Telegram's founder Pavel Durov says his company only employs around 30 engineers. Security experts say that raises serious questions about the company's cybersecurity.
30 engineers is startup-sized. 30 engineers to deal with the needs of a sensitive software being used by millions worldwide, and is a huge target for cyberattacks? That’s way below the threshold needed.
This sounds like the devs are personally, sword and shield in hand, defending the application from attacks, instead of just writing software which adheres to modern security practices, listening to the Security Officer and occasionally doing an audit.

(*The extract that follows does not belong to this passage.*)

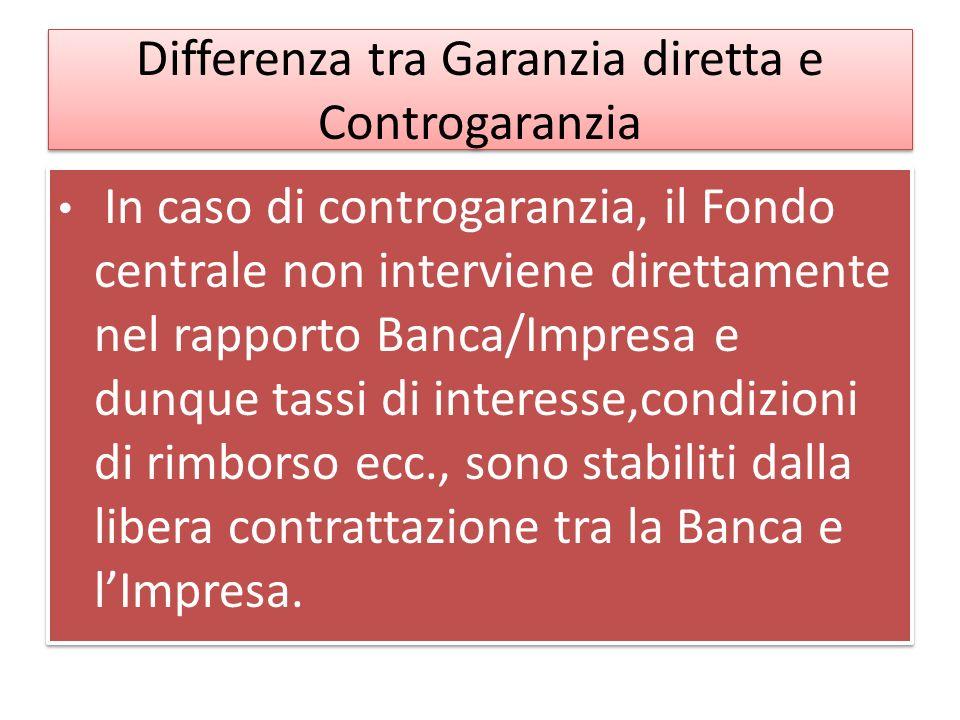 Differenza tra Garanzia diretta e Controgaranzia In caso di controgaranzia, il Fondo centrale non interviene direttamente nel rapporto Banca/Impresa e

They’re not just writing the software, they’re responsible for the infrastructure it’s running on. And keeping that running and secure IS a full time job.

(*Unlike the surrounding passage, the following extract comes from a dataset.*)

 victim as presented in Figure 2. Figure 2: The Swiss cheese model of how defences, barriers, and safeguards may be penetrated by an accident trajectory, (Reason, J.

Right now, you sound exactly like one of those C level execs who looks at IT and asks “We haven’t had an issue in years, what do we need to pay them for?”
Even if you have a full-time role for continuously auditing the infrastructure (which I would say is the responsibility of either a security officer or a devops engineer), you still didn’t show how that needs a 15-person team, and an otherwise-untouched infrastructure should just keep on working (barring sabotage), unless someone really messed something up.
If CI builds or deployments keep randomly failing at your place, that’s not an inescapable reality, that’s just a symptom of bad software development practices.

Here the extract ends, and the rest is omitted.